__Work to do__
Reproduce word for word the stretch of the core dump debugging text that begins at the words "21.6. Analyzing Dumped" and stops after "0x40448ac9 in ?? ( )".

__Source__
+===+

Analyzing Dumped core Files (Practical mod

21.6. Analyzing Dumped core Files

When your application dies with the "Segmentation fault" error (generated by the default SIGSEGVsignal handler) and generates a core file, you can analyze the core file using gdb or a similar debugger to find out what caused the segmentation fault (or segfault).

21.6.1. Getting Ready to Debug

To debug the core file, you may need to recompile Perl and mod_perl so that their executables contain debugging symbols. Usually you have to recompile only mod_perl, but if the core dump happens in the libperl.so library and you want to see the whole backtrace, you will probably want to recompile Perl as well.

For example, sometimes people send this kind of backtrace to the mod_perl list:

#0  0x40448aa2 in ?? ( )
#1  0x40448ac9 in ?? ( )
#2  0x40448bd1 in ?? ( )
#3  0x4011d5d4 in ?? ( )
#4  0x400fb439 in ?? ( )
#5  0x400a6288 in ?? ( )
#6  0x400a5e34 in ?? ( )

+===+

__Items__
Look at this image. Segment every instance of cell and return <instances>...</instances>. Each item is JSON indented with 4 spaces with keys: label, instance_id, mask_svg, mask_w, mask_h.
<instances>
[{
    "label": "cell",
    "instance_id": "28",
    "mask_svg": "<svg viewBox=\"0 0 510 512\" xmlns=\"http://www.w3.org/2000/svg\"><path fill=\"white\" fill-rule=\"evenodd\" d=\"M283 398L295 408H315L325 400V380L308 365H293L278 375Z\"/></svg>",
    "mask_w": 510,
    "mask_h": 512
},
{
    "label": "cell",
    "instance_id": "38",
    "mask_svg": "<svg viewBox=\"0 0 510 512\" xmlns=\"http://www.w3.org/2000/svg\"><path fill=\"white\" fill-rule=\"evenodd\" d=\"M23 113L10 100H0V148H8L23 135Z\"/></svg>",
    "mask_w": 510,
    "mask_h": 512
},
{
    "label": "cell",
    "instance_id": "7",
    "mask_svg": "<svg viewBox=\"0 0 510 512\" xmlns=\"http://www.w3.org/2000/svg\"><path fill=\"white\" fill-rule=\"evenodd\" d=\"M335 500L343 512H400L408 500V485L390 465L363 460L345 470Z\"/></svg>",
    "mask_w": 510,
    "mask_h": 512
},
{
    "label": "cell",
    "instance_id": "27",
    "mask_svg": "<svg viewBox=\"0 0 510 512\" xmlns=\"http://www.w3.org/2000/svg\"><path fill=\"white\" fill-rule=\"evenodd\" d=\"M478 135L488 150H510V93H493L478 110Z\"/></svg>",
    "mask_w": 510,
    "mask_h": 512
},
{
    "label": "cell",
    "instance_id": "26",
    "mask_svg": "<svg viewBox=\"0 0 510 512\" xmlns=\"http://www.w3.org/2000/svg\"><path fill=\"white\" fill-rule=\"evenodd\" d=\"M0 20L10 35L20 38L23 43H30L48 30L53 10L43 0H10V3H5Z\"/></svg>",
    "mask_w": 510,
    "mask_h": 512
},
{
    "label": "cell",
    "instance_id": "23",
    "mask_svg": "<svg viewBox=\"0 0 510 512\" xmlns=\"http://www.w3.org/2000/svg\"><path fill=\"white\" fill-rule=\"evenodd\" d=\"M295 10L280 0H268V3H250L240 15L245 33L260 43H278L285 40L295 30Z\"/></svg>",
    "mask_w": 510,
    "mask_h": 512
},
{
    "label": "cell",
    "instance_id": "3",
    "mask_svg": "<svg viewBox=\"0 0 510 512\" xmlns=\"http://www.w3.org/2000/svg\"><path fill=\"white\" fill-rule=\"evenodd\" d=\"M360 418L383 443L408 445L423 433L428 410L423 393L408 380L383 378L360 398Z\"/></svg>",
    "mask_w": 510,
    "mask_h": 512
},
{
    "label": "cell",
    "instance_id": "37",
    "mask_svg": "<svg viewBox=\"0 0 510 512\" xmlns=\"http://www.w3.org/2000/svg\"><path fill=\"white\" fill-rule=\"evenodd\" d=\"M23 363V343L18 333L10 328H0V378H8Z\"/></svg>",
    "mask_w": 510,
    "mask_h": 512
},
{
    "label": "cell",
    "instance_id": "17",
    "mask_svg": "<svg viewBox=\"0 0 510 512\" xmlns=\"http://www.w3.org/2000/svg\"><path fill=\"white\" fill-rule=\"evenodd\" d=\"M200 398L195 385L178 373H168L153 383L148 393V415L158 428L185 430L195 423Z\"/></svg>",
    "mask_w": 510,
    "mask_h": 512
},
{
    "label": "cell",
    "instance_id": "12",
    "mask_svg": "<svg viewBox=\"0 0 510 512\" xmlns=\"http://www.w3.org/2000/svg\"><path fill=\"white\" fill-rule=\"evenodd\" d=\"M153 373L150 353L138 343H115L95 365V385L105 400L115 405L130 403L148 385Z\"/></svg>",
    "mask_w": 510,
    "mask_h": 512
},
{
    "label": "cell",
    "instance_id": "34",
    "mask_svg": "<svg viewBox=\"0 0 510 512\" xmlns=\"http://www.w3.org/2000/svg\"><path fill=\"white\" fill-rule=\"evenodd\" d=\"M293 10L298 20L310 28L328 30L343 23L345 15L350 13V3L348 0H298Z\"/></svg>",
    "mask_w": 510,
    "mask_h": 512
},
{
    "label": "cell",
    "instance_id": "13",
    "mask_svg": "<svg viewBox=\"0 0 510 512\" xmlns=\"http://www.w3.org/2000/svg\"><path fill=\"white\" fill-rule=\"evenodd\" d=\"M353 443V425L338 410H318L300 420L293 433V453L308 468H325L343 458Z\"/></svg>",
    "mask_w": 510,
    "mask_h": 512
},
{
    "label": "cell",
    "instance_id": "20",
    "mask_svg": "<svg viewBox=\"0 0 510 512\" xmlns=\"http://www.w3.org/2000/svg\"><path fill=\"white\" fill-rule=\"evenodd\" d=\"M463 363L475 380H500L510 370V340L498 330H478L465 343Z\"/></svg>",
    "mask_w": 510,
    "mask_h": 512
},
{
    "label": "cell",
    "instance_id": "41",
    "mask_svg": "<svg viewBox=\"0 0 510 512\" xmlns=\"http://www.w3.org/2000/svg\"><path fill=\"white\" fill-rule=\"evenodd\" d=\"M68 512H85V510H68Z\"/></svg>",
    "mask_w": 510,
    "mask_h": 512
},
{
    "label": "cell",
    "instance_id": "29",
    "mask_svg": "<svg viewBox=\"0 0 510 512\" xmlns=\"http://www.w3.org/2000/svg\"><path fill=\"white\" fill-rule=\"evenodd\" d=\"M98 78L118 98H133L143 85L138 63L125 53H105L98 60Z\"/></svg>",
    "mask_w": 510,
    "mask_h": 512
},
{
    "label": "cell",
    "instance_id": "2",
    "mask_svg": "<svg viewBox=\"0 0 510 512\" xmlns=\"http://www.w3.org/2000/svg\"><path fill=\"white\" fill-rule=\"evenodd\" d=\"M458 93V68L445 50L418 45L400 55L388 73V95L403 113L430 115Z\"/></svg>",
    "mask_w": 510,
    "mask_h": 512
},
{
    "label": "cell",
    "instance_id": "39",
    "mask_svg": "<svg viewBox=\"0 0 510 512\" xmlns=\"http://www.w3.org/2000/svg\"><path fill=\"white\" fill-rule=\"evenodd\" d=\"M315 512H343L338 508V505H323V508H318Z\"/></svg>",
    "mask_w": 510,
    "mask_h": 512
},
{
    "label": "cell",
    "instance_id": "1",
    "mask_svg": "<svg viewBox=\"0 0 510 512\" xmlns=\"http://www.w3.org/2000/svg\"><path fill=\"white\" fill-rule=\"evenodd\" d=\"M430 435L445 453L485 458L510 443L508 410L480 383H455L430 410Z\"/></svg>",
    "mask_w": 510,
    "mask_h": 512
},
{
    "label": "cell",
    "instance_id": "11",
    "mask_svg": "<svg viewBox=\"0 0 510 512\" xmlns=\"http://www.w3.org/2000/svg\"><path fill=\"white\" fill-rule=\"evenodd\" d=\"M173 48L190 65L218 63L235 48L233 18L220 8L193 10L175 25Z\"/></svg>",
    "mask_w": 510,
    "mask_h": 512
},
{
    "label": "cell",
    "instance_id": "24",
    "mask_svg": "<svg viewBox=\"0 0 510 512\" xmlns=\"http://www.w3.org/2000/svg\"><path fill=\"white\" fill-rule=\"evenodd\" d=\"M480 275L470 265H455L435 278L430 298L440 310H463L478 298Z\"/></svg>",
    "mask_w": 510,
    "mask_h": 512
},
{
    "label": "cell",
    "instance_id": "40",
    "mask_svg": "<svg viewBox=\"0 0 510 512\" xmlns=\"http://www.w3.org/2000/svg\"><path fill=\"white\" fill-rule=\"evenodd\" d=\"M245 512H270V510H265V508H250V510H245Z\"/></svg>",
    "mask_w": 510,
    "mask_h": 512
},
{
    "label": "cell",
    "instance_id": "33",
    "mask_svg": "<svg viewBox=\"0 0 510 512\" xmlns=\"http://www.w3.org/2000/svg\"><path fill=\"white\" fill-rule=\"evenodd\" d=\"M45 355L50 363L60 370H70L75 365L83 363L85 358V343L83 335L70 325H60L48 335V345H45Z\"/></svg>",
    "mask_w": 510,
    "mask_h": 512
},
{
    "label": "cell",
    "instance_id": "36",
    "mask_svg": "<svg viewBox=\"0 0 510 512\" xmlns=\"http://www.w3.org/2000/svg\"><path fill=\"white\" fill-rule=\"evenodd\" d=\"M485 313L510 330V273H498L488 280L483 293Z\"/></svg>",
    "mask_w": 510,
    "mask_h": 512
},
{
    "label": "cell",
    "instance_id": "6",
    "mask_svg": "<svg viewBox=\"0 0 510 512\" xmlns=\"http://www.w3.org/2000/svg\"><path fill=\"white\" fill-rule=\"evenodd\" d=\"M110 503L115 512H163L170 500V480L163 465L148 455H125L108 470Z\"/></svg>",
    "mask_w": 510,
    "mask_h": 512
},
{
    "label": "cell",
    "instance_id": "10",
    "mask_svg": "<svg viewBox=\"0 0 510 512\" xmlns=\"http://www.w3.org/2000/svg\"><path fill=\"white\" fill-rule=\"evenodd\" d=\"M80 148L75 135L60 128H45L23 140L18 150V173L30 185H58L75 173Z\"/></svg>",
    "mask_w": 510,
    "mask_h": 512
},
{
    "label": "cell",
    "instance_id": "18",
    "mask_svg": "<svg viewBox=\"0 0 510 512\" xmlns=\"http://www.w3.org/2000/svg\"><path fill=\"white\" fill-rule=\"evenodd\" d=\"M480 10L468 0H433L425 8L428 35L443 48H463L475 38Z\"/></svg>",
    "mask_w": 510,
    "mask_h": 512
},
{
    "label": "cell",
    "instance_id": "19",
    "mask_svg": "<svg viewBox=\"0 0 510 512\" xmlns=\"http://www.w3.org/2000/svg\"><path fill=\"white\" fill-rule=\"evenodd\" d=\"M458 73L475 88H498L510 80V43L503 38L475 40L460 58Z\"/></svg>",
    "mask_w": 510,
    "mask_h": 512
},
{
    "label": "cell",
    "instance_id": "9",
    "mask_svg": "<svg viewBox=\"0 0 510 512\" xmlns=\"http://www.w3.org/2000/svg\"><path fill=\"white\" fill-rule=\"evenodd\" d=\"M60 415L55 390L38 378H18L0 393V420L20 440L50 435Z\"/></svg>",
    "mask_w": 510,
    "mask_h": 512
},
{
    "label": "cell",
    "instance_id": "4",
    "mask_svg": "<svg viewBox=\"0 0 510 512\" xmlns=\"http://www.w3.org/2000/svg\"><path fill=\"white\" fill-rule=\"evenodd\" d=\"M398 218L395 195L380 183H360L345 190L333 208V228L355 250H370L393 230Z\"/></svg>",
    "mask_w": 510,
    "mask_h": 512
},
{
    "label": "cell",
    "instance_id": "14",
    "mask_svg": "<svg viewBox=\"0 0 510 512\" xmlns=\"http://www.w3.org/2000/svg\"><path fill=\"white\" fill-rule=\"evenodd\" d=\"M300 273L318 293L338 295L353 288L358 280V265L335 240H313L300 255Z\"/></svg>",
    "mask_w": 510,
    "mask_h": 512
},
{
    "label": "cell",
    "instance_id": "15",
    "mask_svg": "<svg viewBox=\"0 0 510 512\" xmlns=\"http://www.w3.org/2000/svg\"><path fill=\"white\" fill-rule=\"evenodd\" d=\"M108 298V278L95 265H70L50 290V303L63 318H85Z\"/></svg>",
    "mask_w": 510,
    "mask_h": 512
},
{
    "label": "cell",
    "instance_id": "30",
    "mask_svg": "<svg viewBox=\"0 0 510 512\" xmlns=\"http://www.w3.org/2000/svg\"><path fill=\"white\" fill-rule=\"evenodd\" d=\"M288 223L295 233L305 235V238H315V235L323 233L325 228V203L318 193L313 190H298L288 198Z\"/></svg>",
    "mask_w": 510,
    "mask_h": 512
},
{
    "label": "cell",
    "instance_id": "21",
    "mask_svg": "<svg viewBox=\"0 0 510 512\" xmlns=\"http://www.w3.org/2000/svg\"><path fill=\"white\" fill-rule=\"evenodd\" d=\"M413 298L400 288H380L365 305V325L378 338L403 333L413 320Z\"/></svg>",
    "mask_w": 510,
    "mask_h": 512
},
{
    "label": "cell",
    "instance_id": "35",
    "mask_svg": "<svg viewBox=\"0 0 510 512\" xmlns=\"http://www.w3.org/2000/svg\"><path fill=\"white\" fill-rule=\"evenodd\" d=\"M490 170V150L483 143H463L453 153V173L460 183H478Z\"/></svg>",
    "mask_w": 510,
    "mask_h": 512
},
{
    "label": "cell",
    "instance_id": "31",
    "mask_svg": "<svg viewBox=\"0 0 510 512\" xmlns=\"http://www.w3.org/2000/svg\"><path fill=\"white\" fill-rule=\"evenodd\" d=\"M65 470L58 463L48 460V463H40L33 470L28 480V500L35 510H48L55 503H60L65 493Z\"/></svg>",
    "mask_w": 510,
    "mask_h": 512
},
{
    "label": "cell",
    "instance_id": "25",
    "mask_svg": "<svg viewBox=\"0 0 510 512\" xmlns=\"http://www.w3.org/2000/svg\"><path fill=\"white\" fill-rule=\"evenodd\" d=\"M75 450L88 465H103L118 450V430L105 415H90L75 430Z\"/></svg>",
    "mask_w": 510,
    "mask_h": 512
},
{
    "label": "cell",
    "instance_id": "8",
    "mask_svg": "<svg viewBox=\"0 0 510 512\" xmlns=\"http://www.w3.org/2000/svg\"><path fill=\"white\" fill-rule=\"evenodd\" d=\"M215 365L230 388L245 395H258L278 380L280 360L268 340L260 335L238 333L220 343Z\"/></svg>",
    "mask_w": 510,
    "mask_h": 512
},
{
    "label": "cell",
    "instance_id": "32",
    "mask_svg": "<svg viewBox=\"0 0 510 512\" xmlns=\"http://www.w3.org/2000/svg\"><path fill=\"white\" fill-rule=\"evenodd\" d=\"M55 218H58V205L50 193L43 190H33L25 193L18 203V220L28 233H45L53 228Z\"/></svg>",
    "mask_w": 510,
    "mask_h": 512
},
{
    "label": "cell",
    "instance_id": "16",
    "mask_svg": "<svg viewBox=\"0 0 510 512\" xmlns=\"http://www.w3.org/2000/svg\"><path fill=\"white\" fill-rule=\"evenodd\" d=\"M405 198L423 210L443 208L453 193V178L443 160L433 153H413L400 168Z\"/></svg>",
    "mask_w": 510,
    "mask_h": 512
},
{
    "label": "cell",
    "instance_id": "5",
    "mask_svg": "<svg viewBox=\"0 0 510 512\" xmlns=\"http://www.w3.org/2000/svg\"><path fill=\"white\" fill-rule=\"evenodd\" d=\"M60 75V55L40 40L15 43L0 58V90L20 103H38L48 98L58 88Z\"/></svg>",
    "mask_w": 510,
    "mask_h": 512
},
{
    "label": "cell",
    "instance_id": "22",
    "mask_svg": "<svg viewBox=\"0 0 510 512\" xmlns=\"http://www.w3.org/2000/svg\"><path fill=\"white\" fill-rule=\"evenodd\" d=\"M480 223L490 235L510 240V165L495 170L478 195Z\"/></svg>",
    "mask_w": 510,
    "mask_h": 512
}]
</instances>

+===+

__Full solution__
21.6. Analyzing Dumped core Files

When your application dies with the "Segmentation fault" error (generated by the default SIGSEGVsignal handler) and generates a core file, you can analyze the core file using gdb or a similar debugger to find out what caused the segmentation fault (or segfault).

21.6.1. Getting Ready to Debug

To debug the core file, you may need to recompile Perl and mod_perl so that their executables contain debugging symbols. Usually you have to recompile only mod_perl, but if the core dump happens in the libperl.so library and you want to see the whole backtrace, you will probably want to recompile Perl as well.

For example, sometimes people send this kind of backtrace to the mod_perl list:

#0  0x40448aa2 in ?? ( )
#1  0x40448ac9 in ?? ( )